| Required task |
Update the entries starting at the line that contains "Considering the large" and ending at the last line of the entries, replacing "leafy canopy" with "upper foliage" and leaving all other wording unchanged. Reproduce only those lines.

| Extracted material |
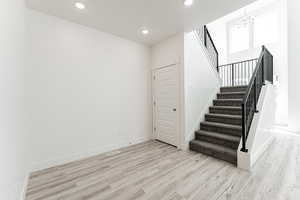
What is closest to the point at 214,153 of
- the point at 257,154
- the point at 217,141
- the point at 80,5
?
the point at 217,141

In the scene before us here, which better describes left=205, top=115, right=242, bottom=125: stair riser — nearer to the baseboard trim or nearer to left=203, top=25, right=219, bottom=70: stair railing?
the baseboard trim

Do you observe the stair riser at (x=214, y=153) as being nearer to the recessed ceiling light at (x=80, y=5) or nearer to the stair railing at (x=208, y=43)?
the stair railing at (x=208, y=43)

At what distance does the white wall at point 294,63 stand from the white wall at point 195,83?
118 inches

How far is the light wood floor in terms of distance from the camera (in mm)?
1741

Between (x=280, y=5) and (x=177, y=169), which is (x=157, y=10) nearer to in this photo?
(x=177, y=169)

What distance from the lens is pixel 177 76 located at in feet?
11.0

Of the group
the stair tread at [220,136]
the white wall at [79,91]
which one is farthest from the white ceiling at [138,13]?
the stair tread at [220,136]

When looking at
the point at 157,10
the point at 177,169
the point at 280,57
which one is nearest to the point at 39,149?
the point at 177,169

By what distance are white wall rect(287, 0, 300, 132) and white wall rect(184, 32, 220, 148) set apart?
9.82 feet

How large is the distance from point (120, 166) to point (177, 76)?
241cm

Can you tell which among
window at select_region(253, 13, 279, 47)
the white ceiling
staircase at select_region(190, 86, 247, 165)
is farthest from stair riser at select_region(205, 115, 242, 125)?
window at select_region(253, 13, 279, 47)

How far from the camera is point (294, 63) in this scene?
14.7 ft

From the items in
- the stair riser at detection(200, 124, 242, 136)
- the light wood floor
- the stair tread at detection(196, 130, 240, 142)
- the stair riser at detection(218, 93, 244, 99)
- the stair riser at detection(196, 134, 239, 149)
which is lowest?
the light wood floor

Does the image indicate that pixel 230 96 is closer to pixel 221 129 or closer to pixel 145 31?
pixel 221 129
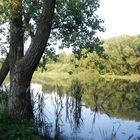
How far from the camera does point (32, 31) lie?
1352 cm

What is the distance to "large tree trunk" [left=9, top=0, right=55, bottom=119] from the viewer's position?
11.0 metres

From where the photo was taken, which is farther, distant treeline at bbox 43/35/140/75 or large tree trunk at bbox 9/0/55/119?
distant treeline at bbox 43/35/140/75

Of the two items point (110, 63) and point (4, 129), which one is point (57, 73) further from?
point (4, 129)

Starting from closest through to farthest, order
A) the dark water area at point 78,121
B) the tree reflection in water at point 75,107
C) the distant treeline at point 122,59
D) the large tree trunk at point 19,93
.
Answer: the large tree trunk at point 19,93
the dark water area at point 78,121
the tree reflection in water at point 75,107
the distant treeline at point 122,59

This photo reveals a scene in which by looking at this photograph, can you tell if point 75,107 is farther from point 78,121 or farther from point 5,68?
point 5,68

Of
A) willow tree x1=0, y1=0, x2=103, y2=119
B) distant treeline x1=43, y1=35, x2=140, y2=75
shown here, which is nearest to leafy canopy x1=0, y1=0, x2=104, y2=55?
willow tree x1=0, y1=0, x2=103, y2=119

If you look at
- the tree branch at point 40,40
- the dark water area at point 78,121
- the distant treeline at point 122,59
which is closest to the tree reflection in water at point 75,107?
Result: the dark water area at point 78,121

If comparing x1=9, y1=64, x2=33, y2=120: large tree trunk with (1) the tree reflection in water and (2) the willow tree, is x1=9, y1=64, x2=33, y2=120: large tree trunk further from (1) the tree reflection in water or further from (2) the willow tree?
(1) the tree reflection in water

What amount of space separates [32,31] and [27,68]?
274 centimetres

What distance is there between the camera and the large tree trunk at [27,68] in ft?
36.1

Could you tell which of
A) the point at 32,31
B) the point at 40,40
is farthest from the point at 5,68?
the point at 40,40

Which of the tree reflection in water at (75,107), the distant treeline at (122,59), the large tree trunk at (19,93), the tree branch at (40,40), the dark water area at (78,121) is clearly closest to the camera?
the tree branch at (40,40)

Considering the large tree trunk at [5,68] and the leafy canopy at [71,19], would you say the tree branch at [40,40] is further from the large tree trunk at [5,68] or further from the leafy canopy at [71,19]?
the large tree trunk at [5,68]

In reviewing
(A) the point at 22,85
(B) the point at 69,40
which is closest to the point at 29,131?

| Result below |
Considering the large tree trunk at [5,68] and the upper foliage at [71,19], would you say the tree branch at [40,40] is further from the large tree trunk at [5,68] or further from the upper foliage at [71,19]?
the large tree trunk at [5,68]

In reviewing
(A) the point at 22,85
(B) the point at 69,40
which is closest to the point at 29,131?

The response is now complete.